Sean, las palabras que puedan quedar aquí escritas, un pequeño y sentido homenaje a cristiano tan cabal y tan franco.

La alegría de saberse hijo de Dios

“¿Dónde vas, corazón, tan loco de alegría, que tiras hacia lo alto como si hubieran enganchado el manojo entero del hombre de los globos ”
Manuel Lozano Garrido, Lolo
Bien venido, amor (863)

¡Hacia arriba, hacia arriba!

Así ha de ir siempre el hijo de Dios, por mucho que le pueda acontecer de negativo en su vida y existencia diaria.

Digamos que considerar nuestra existencia según el punto de vista de la fe que tenemos debería ser algo más que una opinión como otra cualquiera. Es más, debería ser la causa de todo nuestro pensamiento y todo nuestro hacer.

Consideramos, por ejemplo, qué somos.

Muchas veces hemos dicho, porque lo creemos, que somos hijos de Dios.

Eso está muy bien. Primero porque es verdad y, segundo, porque no desdice, para nada, de nuestra realidad propia como seres humanos.

Pues bien, decir eso y quedarse ahí, sin que tenga consecuencia alguna en nuestro ordinario vivir, es como quedarse mirando a la luna y no darse cuenta de lo bien puesta que está ahí y de la influencia que también tiene en la vida de la Tierra.

Por tanto, el hecho de ser hijos de Dios ha de producir en nosotros una especie de empuje que nos ate, definitivamente, al Creador. Y eso ha de transmitirse a cada uno de los que nos rodean o, más allá, a toda la humanidad por la comunión que mantenemos por ser, toda, hija de Dios. ¡Mirar hacia arriba, hacia lo más alto de la existencia!

Alegría del corazón que no ha de esconderse bajo el celemín porque sería como privar de la luz a quien, a lo mejor, la necesita y no sabe dónde acudir para no seguir en la tiniebla en la que vive y existe; tiniebla que, además, le veta la entrada en la vida eterna porque no sabe a qué atenerse en tal sentido.

Pero nosotros, alegres por reconocernos hijos de Dios, no podemos, sino, ir por el mundo con la cara bien alta (aunque te la partan; es más, más aún si te la parten por tal causa) por saber que, eso mismo, nos legitima para ser sus herederos. Él ya nos entregó la Tierra para la sometiéramos pero ahora, tras la muerte de Cristo, su Hijo, en aquella Cruz de sangre y Vida Eterna, nos ha entregado la vida en la que no se muere y dura para siempre, siempre, siempre.

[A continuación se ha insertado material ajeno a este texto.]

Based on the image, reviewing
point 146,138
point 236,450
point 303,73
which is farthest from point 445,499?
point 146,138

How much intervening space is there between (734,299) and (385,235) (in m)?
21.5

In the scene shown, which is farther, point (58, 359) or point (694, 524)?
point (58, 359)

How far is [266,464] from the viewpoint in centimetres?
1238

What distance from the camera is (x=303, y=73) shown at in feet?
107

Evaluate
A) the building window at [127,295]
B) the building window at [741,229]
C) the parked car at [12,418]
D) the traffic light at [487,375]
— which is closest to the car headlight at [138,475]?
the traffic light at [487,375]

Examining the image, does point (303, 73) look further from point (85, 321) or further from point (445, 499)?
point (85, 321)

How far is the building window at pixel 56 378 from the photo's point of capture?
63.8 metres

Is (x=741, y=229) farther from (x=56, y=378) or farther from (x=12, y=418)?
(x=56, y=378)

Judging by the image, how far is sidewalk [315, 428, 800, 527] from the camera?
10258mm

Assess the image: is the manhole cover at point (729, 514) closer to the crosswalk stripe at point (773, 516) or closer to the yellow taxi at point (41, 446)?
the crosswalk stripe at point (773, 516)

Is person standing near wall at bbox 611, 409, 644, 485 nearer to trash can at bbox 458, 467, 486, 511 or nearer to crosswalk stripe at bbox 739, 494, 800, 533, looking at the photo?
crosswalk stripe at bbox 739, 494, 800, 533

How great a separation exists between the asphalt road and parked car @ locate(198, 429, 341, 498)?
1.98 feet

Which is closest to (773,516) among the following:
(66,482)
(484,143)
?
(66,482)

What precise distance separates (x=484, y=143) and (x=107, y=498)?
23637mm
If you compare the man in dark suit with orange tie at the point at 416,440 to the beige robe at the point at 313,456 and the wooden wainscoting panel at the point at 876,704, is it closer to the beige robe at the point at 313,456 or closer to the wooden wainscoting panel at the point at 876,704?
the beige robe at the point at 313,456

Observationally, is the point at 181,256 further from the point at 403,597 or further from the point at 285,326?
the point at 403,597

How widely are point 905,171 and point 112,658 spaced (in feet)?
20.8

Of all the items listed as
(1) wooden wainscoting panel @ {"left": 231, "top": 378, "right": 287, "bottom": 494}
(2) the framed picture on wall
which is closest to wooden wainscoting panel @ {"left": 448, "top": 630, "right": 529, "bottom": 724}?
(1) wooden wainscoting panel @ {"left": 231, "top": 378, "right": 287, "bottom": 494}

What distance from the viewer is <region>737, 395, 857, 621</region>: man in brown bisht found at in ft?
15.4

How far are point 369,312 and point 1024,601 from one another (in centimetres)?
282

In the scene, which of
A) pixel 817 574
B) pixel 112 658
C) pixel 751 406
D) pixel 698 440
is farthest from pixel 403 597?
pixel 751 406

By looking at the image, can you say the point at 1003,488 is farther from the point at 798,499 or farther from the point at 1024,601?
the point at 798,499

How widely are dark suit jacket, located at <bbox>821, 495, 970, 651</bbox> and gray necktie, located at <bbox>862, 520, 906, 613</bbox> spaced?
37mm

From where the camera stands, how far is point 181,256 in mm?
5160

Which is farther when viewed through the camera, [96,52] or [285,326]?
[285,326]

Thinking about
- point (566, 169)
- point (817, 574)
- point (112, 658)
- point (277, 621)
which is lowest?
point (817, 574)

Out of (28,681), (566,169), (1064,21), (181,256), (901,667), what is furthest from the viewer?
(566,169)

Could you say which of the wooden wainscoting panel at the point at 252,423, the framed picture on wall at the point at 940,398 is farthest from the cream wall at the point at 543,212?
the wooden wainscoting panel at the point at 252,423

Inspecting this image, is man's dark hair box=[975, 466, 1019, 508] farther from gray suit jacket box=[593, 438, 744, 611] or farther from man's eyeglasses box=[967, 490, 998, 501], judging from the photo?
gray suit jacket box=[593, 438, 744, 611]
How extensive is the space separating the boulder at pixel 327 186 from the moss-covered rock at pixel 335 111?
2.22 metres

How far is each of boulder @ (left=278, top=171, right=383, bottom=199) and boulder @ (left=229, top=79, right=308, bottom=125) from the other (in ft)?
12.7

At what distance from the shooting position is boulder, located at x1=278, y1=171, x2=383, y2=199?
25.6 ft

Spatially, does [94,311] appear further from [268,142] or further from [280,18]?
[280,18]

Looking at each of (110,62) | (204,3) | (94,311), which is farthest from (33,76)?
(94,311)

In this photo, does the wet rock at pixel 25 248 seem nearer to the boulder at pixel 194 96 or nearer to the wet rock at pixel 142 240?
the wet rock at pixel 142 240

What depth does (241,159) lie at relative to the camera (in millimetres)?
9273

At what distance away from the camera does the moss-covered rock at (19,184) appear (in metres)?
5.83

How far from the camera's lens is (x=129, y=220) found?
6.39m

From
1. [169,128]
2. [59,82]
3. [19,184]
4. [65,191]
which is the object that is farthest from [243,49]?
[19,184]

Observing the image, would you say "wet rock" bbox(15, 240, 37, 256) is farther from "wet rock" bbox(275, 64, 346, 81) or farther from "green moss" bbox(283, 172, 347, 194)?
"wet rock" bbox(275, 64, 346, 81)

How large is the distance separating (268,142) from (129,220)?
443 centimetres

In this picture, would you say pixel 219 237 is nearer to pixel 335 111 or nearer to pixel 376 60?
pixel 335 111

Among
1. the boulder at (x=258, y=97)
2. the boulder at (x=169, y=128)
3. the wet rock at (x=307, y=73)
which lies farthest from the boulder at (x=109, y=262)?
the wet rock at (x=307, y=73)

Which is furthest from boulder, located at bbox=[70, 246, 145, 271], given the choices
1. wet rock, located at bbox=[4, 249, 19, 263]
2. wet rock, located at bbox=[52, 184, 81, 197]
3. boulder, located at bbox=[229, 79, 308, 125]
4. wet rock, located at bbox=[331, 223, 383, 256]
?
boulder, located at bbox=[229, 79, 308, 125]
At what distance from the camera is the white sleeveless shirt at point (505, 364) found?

Alguien habrá a quien eso no le dé importancia pero nosotros, aquellos discípulos de Cristo que somos, eso, discípulos del Maestro y Mesías de Nazaret, no podemos, no debemos, hacer otra cosa que no sea proclamar a los cuatro vientos (y más si hubiera) que ser hijos de Dios, reconocerlo y comprender lo que eso significa, es lo más grande que nos ha pasado. Y así, caminar hacia el definitivo Reino de Dios vienen su luz de cerca, más cerca aún, desde nuestro mismo corazón iluminando.